What to do —
Lines from the one with "Deploying Shiny Server" up to and including the one with "Now, we have" are to be copied exactly from the records below, without their pictures.

Material supplied —
--
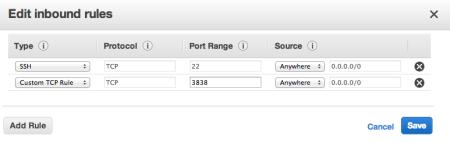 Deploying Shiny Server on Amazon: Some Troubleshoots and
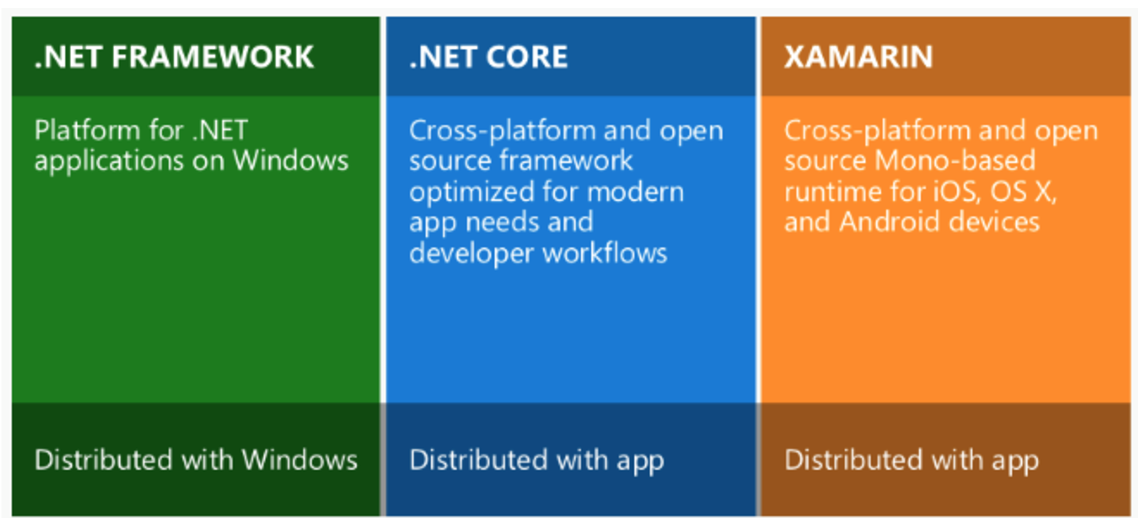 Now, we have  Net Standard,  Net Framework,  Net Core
--
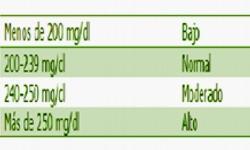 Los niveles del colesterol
--
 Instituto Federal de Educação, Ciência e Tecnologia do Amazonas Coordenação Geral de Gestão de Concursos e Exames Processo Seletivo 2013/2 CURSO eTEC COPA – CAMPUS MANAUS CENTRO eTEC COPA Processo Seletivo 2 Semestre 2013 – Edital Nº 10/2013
--
Answer box —
 Deploying Shiny Server on Amazon: Some Troubleshoots and
 Now, we have  Net Standard,  Net Framework,  Net Core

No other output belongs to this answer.